=== DATA SHOWN ===
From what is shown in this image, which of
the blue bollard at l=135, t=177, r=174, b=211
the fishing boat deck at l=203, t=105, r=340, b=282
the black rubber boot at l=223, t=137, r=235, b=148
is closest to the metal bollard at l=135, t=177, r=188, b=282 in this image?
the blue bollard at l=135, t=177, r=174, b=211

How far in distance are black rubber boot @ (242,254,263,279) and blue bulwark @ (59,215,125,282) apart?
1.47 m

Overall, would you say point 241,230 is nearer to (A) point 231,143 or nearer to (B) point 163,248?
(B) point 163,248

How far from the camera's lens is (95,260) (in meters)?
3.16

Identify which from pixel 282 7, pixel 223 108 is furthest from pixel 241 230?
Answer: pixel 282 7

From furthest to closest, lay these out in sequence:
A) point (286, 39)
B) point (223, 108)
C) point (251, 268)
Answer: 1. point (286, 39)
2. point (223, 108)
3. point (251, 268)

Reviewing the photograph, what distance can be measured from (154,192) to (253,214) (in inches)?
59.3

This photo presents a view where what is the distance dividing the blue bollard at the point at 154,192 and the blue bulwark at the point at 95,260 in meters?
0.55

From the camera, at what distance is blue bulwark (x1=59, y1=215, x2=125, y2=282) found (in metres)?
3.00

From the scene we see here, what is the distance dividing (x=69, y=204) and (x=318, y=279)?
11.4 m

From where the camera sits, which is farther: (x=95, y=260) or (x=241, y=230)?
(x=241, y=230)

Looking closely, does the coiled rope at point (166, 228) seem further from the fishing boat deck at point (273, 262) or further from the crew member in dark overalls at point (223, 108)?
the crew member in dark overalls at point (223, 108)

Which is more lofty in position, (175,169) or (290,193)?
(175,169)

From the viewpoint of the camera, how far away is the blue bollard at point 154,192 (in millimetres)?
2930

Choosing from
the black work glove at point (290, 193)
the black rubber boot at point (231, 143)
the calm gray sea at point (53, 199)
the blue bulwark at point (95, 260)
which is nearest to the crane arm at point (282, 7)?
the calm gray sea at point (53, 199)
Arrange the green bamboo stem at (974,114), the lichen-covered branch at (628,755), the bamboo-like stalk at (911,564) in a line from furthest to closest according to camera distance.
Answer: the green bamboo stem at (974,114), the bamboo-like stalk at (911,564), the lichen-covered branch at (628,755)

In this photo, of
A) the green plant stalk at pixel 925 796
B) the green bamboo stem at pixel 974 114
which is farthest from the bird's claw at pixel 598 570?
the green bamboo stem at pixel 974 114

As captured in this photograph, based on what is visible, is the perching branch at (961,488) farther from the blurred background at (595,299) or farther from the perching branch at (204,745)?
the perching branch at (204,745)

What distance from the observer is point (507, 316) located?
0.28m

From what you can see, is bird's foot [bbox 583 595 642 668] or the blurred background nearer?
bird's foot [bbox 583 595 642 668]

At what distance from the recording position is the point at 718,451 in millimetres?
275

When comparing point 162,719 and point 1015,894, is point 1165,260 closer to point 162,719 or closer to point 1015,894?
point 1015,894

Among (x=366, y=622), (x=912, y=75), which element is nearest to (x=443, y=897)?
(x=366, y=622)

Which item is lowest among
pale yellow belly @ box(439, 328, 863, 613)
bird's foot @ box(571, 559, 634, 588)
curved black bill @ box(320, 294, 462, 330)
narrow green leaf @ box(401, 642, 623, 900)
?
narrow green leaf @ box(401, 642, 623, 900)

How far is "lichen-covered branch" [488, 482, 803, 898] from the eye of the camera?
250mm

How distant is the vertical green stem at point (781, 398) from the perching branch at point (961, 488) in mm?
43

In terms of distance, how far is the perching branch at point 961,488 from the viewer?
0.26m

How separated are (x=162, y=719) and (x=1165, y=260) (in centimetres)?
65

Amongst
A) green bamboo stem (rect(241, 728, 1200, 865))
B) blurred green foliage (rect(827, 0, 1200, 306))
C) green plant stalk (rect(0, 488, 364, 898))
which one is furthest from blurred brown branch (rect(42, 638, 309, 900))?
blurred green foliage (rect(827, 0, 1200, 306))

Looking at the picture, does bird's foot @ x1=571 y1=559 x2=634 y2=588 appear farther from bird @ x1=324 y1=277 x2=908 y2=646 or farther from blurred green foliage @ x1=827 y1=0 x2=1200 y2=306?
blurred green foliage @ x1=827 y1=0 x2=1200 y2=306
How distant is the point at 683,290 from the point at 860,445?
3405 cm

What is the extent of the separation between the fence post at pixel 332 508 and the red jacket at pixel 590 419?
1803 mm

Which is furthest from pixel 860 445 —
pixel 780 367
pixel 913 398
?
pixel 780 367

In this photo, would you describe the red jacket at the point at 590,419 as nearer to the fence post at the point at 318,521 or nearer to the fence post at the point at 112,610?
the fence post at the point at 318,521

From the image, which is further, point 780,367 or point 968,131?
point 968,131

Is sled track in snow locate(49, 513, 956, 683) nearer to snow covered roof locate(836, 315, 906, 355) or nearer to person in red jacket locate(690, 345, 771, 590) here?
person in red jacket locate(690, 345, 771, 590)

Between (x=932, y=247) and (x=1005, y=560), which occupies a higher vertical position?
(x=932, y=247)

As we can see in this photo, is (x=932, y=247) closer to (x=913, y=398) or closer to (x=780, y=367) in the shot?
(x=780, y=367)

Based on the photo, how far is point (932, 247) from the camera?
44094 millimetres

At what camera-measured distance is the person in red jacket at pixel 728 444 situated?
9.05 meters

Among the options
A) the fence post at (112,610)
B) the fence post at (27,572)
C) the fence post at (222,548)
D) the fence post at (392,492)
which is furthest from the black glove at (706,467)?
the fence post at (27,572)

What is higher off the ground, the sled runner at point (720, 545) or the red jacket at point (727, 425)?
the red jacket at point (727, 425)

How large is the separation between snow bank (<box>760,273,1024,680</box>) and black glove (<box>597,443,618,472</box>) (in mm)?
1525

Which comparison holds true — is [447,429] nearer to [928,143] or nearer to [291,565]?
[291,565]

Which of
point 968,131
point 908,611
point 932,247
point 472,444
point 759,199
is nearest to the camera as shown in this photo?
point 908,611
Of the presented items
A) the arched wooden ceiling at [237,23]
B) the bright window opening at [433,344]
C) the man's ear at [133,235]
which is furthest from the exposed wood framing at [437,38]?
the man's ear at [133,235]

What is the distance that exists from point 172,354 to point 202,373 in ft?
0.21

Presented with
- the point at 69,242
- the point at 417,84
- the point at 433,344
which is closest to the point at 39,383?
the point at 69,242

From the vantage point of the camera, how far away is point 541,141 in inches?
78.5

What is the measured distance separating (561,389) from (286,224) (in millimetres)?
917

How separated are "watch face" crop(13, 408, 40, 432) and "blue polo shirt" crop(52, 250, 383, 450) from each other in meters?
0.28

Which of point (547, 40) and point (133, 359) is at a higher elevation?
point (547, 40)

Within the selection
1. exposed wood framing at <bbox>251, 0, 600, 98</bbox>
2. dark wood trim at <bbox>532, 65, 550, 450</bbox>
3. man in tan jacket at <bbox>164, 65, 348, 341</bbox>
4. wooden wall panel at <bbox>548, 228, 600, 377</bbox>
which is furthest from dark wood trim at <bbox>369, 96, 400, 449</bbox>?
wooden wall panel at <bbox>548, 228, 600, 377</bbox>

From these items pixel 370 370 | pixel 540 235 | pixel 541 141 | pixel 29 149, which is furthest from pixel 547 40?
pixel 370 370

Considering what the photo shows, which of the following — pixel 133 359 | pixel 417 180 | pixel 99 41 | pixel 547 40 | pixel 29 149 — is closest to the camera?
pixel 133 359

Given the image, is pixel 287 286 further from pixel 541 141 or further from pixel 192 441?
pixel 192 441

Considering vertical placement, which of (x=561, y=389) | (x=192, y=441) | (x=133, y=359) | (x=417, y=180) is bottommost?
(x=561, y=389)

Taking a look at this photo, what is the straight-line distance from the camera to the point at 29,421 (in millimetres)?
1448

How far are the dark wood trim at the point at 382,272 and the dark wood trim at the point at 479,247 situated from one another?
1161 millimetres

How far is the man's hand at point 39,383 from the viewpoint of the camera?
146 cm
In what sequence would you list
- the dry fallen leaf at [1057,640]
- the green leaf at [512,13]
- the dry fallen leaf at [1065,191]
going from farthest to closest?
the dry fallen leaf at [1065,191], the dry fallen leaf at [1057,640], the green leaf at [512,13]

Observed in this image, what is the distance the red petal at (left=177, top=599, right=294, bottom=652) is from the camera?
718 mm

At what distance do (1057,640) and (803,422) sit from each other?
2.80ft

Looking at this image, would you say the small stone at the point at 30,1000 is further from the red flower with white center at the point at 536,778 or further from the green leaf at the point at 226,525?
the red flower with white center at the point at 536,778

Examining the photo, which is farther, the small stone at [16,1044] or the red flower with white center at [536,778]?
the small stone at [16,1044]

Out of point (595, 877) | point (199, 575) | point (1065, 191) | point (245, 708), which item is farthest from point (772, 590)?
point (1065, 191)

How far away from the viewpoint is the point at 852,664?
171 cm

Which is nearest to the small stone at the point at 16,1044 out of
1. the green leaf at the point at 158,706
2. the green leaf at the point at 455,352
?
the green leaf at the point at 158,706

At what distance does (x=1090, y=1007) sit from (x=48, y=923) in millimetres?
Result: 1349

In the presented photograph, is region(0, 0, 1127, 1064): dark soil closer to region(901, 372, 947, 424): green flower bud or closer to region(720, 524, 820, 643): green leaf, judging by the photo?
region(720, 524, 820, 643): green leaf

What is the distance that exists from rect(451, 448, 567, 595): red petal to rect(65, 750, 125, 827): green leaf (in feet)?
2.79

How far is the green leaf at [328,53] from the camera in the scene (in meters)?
===
- [GIVEN REQUEST]
Rewrite the records from the start through the line containing "Answer: pixel 282 7", inclusive, replacing "black rubber boot" with "dark rubber boot" and leaving everything else unchanged.

- [WRITTEN ANSWER]
From what is shown in this image, which of
the blue bollard at l=135, t=177, r=174, b=211
the fishing boat deck at l=203, t=105, r=340, b=282
the dark rubber boot at l=223, t=137, r=235, b=148
is closest to the metal bollard at l=135, t=177, r=188, b=282 in this image?
the blue bollard at l=135, t=177, r=174, b=211

How far in distance are dark rubber boot @ (242,254,263,279) and blue bulwark @ (59,215,125,282) apart?
1.47 m

Overall, would you say point 241,230 is nearer to (A) point 231,143 or nearer to (B) point 163,248?
(B) point 163,248

How far from the camera's lens is (95,260) (in meters)?
3.16

Identify which from pixel 282 7, pixel 223 108 is furthest from pixel 241 230?
Answer: pixel 282 7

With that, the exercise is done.